HIF-mediated induction of VEGF is known to have a number of effects, including the recruitment of monocytes and osteoclasts in GCTBs (33, 34) and supporting osteoclast survival and activity (35). Local hypoxia has been shown to correlate with HIF-1α expression in osteoblasts, local VEGF production and increased numbers of tartrate-resistant acid phosphatase-positive osteoclasts (36). However, hypoxia and growth factors function indirectly on osteoclasts via the promotion of paracrine secretion of osteoblast-derived VEGF. Osteoclasts in culture and osteoclast-like giant cells in vivo were shown to express HIF-1α and HIF-2α, which further induced the expression of VEGF and other downstream genes.

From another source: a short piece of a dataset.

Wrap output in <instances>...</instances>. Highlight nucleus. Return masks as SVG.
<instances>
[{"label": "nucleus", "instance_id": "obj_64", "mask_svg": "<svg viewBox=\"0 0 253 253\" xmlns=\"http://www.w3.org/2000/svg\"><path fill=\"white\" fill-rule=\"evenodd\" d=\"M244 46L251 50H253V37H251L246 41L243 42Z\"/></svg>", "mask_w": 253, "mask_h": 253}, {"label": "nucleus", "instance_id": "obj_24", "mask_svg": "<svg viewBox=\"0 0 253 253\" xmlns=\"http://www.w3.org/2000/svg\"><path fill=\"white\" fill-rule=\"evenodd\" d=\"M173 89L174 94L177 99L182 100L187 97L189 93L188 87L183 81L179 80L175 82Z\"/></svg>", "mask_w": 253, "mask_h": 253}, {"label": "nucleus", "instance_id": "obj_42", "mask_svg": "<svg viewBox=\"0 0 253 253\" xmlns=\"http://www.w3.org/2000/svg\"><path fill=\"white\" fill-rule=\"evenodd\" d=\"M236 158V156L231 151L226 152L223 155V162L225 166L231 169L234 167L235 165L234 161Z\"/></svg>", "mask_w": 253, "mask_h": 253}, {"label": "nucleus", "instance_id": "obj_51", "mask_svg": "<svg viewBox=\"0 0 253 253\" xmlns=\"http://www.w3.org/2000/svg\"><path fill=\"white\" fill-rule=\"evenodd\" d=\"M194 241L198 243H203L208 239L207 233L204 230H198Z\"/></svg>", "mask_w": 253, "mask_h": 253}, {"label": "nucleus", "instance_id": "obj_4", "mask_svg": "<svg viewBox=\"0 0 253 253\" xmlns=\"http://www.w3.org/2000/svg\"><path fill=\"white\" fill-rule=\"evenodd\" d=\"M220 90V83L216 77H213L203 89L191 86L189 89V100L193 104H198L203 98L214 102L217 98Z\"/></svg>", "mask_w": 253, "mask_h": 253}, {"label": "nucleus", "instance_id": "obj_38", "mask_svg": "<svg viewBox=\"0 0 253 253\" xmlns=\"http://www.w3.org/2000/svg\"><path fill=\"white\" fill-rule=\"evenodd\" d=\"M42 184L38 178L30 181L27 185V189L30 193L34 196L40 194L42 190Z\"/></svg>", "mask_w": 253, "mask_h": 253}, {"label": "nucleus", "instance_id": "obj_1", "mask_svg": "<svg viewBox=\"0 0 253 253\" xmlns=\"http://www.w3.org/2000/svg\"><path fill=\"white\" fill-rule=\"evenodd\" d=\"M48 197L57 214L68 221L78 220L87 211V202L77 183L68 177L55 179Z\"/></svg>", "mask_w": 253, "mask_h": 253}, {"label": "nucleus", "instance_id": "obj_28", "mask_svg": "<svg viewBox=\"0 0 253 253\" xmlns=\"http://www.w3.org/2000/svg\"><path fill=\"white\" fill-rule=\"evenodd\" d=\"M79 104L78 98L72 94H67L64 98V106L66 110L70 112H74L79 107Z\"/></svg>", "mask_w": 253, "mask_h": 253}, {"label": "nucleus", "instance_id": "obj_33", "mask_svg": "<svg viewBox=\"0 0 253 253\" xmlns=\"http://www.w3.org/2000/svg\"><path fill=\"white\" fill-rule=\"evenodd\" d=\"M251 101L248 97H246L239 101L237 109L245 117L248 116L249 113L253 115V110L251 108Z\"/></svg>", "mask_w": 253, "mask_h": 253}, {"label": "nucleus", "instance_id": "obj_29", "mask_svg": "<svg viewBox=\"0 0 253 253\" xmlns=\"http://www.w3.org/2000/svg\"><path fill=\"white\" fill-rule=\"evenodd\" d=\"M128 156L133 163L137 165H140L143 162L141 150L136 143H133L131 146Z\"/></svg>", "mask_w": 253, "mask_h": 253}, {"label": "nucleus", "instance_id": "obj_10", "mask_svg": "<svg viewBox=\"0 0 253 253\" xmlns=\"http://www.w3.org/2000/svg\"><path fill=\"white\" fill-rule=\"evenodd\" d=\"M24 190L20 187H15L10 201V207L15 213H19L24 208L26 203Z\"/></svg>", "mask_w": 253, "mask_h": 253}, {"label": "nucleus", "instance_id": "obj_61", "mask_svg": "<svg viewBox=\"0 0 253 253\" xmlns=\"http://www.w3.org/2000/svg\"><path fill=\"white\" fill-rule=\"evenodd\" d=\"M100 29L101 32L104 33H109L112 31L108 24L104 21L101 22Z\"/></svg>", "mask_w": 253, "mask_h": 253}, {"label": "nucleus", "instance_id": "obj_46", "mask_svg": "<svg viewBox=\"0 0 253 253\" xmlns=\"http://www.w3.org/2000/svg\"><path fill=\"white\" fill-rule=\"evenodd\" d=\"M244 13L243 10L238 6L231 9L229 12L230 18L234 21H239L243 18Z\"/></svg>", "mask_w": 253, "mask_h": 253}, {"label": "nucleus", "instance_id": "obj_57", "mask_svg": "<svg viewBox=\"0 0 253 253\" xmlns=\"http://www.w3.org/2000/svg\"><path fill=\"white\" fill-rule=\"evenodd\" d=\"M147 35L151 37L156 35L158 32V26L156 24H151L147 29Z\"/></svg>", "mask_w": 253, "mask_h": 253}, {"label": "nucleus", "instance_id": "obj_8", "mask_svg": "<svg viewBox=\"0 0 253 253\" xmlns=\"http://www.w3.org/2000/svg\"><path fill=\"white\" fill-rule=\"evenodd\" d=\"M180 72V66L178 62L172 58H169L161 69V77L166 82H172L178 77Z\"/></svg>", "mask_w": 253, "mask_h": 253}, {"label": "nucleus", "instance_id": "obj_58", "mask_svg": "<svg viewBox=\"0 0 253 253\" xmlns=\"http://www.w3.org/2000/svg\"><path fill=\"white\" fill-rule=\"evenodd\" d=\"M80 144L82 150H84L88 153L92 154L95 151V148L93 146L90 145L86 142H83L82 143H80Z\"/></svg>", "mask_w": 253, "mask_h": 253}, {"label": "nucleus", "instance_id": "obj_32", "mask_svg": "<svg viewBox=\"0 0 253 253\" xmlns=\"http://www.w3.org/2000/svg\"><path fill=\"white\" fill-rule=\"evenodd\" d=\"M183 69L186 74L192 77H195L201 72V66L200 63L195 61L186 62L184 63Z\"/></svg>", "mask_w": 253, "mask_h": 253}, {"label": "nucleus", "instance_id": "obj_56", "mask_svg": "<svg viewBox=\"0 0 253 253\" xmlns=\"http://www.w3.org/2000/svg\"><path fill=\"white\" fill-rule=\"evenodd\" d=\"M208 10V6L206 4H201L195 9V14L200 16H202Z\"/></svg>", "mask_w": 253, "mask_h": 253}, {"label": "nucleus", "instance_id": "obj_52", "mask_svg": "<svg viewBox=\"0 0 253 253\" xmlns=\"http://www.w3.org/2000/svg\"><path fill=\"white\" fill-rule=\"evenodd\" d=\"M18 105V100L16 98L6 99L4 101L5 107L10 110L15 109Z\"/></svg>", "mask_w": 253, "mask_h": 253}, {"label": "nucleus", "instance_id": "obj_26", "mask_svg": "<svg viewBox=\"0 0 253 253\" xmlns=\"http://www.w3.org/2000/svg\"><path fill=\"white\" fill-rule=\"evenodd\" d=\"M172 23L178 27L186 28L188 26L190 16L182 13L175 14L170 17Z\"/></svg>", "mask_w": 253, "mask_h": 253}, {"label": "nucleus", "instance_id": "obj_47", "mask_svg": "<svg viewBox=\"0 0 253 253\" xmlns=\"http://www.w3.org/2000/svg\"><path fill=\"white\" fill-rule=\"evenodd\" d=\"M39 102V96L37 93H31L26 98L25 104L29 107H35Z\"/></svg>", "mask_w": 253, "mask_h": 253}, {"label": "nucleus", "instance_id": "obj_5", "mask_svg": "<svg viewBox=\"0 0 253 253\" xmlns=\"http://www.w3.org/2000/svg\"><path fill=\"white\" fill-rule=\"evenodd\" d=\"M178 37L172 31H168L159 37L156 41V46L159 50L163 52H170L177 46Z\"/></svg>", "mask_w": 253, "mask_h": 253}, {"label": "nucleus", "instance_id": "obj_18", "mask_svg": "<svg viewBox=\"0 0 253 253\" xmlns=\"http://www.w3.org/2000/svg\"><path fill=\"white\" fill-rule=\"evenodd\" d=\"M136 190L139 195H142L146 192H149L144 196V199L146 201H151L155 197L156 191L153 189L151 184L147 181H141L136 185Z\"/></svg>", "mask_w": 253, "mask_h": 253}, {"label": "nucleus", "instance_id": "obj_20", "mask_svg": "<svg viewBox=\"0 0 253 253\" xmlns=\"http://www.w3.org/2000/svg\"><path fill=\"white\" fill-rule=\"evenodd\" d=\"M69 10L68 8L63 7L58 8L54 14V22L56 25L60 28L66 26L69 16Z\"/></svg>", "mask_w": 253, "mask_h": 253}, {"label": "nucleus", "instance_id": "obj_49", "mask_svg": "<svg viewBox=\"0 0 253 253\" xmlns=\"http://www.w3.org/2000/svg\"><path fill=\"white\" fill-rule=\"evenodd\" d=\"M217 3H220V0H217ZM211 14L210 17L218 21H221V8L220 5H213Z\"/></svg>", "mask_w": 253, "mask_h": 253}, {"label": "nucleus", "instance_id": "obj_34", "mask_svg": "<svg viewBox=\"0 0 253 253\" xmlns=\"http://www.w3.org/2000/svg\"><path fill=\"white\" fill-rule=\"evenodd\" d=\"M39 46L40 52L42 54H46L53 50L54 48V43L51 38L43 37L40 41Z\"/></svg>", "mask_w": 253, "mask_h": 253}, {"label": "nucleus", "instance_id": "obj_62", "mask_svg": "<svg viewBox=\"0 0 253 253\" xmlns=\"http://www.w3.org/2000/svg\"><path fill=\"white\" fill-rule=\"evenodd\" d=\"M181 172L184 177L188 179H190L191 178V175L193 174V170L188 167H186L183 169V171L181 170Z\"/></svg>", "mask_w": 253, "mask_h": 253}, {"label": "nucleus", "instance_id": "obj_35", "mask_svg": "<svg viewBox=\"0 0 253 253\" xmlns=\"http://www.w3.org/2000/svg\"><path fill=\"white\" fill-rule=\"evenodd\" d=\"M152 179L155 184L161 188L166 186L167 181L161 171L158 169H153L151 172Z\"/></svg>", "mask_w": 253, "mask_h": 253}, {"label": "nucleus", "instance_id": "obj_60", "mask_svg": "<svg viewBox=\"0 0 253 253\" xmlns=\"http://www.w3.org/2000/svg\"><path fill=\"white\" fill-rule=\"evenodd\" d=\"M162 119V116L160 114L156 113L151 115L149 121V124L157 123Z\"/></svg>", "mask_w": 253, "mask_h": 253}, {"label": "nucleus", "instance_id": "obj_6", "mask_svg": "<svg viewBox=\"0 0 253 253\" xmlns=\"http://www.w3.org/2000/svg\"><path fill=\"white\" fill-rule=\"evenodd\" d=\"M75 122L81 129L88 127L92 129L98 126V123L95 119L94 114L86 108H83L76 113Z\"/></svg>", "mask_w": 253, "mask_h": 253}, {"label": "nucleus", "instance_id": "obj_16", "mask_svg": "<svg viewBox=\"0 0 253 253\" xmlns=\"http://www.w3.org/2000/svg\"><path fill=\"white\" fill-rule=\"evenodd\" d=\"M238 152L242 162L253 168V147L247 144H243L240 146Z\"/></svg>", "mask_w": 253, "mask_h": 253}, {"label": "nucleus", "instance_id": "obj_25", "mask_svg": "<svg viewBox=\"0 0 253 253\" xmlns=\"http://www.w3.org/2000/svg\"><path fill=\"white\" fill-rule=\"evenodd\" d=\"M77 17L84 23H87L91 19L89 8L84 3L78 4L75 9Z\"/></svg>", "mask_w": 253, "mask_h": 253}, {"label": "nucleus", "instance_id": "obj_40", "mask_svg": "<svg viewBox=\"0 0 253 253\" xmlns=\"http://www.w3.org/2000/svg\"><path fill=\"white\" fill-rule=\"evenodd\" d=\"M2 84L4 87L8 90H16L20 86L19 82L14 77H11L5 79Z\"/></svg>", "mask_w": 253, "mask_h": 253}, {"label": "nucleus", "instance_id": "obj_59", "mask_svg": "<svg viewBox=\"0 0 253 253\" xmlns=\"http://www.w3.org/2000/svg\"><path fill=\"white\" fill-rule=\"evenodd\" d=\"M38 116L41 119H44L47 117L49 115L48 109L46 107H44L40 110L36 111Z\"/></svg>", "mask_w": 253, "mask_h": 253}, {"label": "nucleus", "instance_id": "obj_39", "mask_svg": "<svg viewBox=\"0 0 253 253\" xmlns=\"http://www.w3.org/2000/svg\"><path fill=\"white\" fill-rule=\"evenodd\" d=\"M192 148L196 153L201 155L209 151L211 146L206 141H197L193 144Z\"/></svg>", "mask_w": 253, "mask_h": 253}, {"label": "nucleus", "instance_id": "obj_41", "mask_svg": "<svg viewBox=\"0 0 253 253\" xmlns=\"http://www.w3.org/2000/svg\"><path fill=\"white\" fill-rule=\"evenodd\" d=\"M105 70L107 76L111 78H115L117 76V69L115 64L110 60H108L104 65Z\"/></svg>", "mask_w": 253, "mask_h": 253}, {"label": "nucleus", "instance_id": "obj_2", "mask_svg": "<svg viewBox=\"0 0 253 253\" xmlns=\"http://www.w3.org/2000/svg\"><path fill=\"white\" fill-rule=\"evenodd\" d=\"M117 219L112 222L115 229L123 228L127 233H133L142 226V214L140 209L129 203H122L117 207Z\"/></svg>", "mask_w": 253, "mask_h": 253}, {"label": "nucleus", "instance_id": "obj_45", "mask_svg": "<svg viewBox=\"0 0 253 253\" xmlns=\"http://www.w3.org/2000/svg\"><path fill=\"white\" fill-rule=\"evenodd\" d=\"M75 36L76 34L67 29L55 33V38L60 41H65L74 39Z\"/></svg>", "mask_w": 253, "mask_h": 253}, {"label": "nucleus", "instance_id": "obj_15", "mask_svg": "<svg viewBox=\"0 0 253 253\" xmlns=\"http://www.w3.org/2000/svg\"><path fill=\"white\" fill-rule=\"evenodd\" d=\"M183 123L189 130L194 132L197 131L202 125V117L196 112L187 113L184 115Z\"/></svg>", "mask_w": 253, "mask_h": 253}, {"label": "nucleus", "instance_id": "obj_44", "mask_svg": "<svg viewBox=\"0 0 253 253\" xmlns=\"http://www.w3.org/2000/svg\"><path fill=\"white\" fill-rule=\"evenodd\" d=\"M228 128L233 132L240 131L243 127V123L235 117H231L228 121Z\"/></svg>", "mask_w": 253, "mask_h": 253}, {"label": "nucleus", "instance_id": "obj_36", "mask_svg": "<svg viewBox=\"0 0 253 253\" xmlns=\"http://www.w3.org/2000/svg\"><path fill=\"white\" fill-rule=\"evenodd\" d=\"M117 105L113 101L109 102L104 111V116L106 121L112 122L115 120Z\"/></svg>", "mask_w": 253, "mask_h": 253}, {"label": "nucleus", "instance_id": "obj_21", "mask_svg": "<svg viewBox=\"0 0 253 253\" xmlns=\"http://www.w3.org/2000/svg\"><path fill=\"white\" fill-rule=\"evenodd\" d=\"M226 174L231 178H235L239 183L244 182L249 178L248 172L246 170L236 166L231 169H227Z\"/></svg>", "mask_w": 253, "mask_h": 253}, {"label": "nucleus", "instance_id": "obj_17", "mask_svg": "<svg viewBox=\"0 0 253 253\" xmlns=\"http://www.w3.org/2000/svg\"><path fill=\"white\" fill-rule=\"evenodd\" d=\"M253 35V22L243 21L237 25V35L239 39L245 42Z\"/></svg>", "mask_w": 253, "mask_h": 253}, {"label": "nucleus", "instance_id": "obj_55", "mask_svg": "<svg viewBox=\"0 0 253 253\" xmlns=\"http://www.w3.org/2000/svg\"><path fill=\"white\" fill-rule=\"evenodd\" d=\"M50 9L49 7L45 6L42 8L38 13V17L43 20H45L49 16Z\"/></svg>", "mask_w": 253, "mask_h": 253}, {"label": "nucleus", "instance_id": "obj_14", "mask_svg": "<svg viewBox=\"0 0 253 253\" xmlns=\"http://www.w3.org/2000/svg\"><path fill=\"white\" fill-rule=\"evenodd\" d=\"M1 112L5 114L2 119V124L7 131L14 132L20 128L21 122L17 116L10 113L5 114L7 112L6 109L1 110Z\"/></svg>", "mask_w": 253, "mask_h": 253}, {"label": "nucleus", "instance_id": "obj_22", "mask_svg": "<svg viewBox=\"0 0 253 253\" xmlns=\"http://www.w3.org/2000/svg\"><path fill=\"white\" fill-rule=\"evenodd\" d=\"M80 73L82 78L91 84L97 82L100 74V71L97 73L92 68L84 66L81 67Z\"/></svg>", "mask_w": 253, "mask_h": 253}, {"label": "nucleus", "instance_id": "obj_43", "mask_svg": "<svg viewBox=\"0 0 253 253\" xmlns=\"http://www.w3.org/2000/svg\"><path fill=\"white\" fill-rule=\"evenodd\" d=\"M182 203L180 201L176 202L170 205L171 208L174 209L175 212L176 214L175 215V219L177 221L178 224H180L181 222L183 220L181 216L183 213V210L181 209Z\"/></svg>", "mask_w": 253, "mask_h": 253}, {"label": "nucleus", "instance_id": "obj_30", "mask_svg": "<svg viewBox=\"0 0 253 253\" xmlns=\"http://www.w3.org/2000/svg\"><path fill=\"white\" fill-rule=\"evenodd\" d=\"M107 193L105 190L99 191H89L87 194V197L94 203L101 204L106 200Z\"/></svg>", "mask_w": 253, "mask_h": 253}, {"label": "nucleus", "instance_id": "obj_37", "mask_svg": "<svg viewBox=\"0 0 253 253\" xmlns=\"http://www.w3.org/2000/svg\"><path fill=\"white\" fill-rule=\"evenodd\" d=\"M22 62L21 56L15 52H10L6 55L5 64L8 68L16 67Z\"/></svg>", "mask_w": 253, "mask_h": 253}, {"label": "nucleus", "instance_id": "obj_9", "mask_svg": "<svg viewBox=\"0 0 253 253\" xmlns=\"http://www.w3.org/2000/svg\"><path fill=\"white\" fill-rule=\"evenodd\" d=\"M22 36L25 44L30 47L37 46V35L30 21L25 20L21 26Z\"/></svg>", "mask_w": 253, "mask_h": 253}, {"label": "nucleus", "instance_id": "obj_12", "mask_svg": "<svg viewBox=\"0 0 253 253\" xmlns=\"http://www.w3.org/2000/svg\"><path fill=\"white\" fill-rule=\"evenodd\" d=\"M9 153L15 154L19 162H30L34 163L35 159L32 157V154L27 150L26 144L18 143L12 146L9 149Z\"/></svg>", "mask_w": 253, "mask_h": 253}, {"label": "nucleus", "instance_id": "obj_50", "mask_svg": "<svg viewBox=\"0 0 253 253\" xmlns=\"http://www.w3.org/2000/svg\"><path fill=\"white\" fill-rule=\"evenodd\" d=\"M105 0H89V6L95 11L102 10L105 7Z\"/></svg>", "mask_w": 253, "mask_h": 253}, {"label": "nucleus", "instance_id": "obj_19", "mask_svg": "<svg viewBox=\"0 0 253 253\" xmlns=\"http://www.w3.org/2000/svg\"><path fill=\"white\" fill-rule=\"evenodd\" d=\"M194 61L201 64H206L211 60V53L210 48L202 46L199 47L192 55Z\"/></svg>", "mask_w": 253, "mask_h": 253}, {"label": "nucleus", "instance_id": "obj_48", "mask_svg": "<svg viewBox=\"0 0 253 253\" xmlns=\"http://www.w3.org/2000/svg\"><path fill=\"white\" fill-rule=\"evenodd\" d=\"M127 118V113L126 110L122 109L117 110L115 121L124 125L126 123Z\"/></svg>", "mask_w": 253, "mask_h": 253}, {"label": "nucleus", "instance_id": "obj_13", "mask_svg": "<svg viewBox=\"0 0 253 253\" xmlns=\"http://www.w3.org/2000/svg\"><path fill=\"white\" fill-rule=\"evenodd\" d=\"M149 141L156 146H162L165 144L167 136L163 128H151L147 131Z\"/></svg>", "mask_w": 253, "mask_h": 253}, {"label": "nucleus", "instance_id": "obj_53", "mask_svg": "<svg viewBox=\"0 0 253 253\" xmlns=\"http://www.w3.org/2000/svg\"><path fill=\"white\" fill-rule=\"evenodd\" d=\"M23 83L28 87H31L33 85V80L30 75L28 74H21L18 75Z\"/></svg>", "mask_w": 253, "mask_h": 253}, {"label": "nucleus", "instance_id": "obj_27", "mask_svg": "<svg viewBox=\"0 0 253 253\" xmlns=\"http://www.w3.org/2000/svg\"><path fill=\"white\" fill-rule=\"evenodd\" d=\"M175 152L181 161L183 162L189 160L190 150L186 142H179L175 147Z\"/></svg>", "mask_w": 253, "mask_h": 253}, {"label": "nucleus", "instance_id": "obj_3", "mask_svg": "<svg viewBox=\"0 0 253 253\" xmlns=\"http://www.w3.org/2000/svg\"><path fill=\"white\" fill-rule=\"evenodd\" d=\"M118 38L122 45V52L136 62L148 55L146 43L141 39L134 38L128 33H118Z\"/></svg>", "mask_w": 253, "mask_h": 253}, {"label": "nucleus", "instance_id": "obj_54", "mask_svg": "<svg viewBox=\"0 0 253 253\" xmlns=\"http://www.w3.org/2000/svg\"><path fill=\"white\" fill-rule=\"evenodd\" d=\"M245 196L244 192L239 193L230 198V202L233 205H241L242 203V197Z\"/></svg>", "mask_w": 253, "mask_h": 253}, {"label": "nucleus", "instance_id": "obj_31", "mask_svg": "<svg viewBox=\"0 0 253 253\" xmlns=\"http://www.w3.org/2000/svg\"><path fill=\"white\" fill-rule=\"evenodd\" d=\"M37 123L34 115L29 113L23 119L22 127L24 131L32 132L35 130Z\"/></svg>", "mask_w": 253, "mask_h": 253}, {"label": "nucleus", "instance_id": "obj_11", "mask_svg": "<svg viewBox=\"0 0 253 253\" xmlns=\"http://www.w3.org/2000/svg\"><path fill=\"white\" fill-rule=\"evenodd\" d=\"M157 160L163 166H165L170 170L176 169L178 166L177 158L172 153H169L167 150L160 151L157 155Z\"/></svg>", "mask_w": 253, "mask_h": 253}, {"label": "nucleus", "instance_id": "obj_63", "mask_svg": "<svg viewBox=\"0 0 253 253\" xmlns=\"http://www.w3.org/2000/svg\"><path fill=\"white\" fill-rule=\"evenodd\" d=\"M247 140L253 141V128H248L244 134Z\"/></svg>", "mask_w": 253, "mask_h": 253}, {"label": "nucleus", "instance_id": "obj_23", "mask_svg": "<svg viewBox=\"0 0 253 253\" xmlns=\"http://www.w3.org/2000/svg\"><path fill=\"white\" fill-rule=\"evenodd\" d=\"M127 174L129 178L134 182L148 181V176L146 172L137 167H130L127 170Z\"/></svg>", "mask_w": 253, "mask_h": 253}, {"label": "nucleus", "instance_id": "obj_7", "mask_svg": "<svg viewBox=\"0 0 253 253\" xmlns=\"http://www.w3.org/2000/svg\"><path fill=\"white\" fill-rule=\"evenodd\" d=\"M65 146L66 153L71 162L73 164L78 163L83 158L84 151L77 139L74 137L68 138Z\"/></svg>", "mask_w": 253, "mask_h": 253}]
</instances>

The results of the present study indicated that hypoxia and subsequent induced growth factors within the bone microenvironment may contribute to the initiation and development of GCTB. Local hypoxia may promote the production of HIF and VEGF (37,38) and (pre)-osteoclast recruitment. Within established tumors, hypoxia comprises chronic diffusion-limited hypoxia due to inadequate tumor vasculature (39), acute hypoxia due to perfusion fluctuation (40) and metabolic hypoxia due to fluctuations in the rate of oxygen utilization (41). Despite GCTB being highly vascular, it is likely that HIF expression within these tumors is driven by hypoxia, as well as microenvironmental growth factors.
In conclusion, the present study demonstrated that HIF-1α, VEGF and CD34 are overexpressed in sacral GCTBs using immunohistochemistry and western blot analysis. The MVD value, calculated using CD34 expression, was also shown to be upregulated in sacral GCTBs, and significantly correlate with HIF-1α or VEGF expression in these GCTB samples. Therefore, the present study has provided novel indicators for the tumor growth capacity of GCTBs.